Building and Running Pipeline
=============================

.. py:currentmodule:: spdl.pipeline

First, let's look at how easy it is to build the pipeline in SPDL.

The following snippet demonstrates how one can construct a
:py:class:`Pipeline` object using a :py:class:`PipelineBuilder` object.

.. code-block::

   >>> from spdl.pipeline import PipelineBuilder
   >>>
   >>> pipeline = (
   ...     PipelineBuilder()
   ...     .add_source(range(12))
   ...     .pipe(lambda x: 2 * x)
   ...     .pipe(lambda x: x + 1)
   ...     .aggregate(3)
   ...     .add_sink(3)
   ...     .build(num_threads=1)
   ... )


The resulting :py:class:`Pipeline` object contains all the logic to
perform the operations in an async event loop in a background thread.

To run the pipeline, call :py:meth:`Pipeline.start`.
Once the pipeline starts executing, you can iterate on the pipeline.
Finally call :py:meth:`Pipeline.stop` to stop the background thread.

.. code-block::

   >>> pipeline.start()
   >>>
   >>> for item in pipeline:
   ...     print(item)
   [1, 3, 5]
   [7, 9, 11]
   [13, 15, 17]
   [19, 21, 23]
   >>> pipeline.stop()

It is important to call :py:meth:`Pipeline.stop`.
Forgetting to do so will leave the background thread running,
leading to the situation where Python interpreter gets stuck at exit.

In practice, there is always a possibility that the application is
interrupted for unexpected reasons.
To make sure that the pipeline is stopped, it is recommended to use
:py:meth:`Pipeline.auto_stop` context manager, which calls
``Pipeline.start`` and ``Pipeline.stop`` automatically.

.. code-block::

   >>> with pipeline.auto_stop():
   ...    for item in pipeline:
   ...        print(item)

.. warning::

   Do not call :py:func:`iter` on the pipeline because :py:meth:`Pipeline.stop`
   might not be called at the right time.

   Say you wrap a ``Pipeline`` to create an class that resembles conventional
   ``DataLoader``.

   .. code-block:: python

      class DataLoader:
          ...

          def __iter__(self):
              with self.pipeline.auto_stop():
                  for item in pipeline:
                      yield item

      dataloader = DataLoader(...)

   Make sure to use this class like the following.
   This way, the context manager properly calls ``Pipeline.stop`` when
   the execution flow goes out of the loop, even
   when the application is exiting with unexpected errors.

   .. code-block:: python

      for item in dataloader:
          ...

   Do not use it like the following.

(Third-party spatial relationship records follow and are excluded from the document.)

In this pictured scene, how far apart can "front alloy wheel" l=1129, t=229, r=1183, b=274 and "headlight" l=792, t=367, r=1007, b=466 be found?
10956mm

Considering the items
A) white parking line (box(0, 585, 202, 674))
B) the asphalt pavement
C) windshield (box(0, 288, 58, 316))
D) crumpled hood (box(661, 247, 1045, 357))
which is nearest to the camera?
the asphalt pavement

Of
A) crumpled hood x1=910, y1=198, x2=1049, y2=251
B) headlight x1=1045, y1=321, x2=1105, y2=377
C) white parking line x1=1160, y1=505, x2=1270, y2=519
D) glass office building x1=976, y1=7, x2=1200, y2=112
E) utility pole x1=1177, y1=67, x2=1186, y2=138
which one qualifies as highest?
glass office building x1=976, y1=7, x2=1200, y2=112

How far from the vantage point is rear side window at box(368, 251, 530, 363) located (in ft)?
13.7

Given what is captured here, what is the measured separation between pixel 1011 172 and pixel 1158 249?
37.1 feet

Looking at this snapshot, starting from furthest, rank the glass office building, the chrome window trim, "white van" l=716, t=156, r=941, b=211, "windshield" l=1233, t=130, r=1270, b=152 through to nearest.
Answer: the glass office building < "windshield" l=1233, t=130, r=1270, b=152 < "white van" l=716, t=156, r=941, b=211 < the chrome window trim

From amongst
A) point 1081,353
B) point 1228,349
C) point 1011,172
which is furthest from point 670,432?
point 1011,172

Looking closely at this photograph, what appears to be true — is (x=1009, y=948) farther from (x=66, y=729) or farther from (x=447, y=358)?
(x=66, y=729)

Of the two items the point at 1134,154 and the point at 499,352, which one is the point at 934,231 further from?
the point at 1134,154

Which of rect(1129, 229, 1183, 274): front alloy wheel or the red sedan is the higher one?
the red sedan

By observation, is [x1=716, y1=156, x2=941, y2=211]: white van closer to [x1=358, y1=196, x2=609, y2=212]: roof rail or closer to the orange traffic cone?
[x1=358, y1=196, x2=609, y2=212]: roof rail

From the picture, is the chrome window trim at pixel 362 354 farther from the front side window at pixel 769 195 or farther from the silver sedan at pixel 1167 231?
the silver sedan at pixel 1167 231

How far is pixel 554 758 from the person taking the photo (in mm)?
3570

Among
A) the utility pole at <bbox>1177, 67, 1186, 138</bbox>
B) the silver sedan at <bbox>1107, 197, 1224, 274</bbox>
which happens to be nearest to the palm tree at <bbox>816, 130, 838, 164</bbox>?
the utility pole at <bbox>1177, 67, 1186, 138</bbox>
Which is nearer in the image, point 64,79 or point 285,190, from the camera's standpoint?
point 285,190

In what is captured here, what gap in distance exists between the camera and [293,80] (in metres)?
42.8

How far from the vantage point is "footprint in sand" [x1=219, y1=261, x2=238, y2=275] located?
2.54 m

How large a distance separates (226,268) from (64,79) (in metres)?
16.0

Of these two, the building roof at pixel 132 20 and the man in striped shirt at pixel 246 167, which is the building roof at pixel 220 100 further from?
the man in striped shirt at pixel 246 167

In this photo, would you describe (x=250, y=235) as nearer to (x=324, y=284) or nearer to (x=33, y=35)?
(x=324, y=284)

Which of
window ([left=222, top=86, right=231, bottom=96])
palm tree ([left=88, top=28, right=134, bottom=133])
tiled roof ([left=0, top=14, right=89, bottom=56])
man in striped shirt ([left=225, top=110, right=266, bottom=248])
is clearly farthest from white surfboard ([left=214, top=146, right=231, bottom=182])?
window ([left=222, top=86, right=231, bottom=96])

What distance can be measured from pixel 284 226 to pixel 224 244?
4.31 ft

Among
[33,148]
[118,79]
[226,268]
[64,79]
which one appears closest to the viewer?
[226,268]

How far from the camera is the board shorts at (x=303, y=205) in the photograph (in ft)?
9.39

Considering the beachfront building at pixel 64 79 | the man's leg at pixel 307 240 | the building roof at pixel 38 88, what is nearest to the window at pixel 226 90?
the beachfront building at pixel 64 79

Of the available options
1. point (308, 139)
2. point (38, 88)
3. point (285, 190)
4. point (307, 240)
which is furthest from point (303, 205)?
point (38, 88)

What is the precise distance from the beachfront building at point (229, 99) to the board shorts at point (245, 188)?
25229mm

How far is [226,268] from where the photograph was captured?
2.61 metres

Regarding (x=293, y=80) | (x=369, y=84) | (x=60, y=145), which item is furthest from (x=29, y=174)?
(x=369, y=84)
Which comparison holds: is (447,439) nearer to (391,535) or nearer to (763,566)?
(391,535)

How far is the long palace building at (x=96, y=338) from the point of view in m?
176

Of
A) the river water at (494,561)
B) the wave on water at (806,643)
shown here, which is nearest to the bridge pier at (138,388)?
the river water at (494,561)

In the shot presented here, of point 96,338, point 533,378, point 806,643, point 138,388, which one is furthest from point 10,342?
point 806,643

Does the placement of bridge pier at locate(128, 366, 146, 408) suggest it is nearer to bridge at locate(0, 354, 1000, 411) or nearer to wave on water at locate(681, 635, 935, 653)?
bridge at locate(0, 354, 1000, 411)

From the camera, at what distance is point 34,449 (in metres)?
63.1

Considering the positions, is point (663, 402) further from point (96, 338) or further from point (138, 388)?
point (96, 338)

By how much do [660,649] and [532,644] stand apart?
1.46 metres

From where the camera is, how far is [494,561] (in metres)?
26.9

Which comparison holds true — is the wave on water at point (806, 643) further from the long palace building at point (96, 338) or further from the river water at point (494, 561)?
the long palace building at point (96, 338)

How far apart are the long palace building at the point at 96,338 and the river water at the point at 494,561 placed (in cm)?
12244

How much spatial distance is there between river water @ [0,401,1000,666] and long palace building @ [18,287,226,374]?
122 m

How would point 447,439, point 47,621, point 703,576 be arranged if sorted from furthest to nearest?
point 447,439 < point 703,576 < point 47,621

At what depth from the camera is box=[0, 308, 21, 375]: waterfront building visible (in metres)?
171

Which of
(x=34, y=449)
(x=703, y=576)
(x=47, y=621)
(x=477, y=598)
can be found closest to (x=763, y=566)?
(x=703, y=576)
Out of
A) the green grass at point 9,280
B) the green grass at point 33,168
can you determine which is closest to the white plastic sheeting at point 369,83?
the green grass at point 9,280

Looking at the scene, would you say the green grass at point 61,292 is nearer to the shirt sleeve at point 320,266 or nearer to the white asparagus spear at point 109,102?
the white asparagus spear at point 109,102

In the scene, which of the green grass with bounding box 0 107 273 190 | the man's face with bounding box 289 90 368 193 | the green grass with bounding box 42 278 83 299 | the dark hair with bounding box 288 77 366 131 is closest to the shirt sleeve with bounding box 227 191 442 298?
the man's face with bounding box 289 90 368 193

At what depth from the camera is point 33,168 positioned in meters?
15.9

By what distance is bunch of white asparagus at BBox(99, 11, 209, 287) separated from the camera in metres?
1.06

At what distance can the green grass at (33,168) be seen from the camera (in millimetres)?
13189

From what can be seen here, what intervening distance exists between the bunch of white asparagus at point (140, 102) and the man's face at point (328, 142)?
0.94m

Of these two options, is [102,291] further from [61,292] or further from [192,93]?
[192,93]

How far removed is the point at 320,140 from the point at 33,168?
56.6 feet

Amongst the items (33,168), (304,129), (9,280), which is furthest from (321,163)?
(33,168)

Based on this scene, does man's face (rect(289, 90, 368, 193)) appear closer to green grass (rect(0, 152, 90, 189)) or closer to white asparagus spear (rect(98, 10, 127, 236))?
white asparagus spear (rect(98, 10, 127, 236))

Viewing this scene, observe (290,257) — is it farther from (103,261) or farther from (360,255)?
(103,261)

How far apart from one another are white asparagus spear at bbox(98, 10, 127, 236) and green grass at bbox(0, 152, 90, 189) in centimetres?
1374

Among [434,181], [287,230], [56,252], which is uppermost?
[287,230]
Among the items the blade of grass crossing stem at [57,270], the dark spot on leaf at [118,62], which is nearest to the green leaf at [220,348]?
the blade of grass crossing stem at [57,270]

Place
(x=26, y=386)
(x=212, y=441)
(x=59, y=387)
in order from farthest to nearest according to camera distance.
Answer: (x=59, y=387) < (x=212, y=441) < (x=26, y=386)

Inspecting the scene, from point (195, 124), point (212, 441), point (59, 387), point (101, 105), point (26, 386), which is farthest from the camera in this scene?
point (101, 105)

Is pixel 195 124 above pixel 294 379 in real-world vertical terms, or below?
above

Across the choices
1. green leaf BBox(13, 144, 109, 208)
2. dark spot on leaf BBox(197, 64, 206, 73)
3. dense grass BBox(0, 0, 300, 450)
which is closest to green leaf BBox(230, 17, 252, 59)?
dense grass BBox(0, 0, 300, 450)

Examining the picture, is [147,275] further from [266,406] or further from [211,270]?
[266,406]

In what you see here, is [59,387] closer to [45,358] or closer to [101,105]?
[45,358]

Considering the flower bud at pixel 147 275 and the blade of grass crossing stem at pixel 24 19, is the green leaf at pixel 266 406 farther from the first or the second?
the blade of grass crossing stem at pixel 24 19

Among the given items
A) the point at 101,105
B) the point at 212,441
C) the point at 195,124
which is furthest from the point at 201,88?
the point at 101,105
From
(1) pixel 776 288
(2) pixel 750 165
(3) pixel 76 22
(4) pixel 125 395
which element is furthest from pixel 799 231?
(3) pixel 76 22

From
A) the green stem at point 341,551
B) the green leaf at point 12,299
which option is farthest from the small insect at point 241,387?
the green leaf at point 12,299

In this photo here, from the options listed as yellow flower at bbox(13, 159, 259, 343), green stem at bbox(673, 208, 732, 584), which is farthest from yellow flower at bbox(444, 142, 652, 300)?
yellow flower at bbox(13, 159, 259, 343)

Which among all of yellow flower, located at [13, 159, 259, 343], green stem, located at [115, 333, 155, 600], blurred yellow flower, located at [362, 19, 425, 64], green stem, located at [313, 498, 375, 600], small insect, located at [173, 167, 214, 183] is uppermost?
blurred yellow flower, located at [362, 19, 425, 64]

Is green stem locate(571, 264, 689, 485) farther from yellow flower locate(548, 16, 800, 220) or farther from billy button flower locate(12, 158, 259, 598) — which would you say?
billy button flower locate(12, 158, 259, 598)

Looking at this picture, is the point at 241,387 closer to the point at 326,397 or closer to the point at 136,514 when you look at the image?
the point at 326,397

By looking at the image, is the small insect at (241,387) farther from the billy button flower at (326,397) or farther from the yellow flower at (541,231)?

This way, the ``Pipeline.stop``
   does not get called until the garbage collector deletes the object,
   which might cause deadlock.

   .. code-block:: python

      iterator = iter(dataloader)
      item = next(iterator)


.. note::

   Once :py:meth:`Pipeline.stop` method is called, the ``Pipeline`` object is unusable.
   To pause the execution, simply stop consuming the output.
   The ``Pipeline`` will get blocked when the internal buffers are full.
   To resume the execution, resume consuming the data.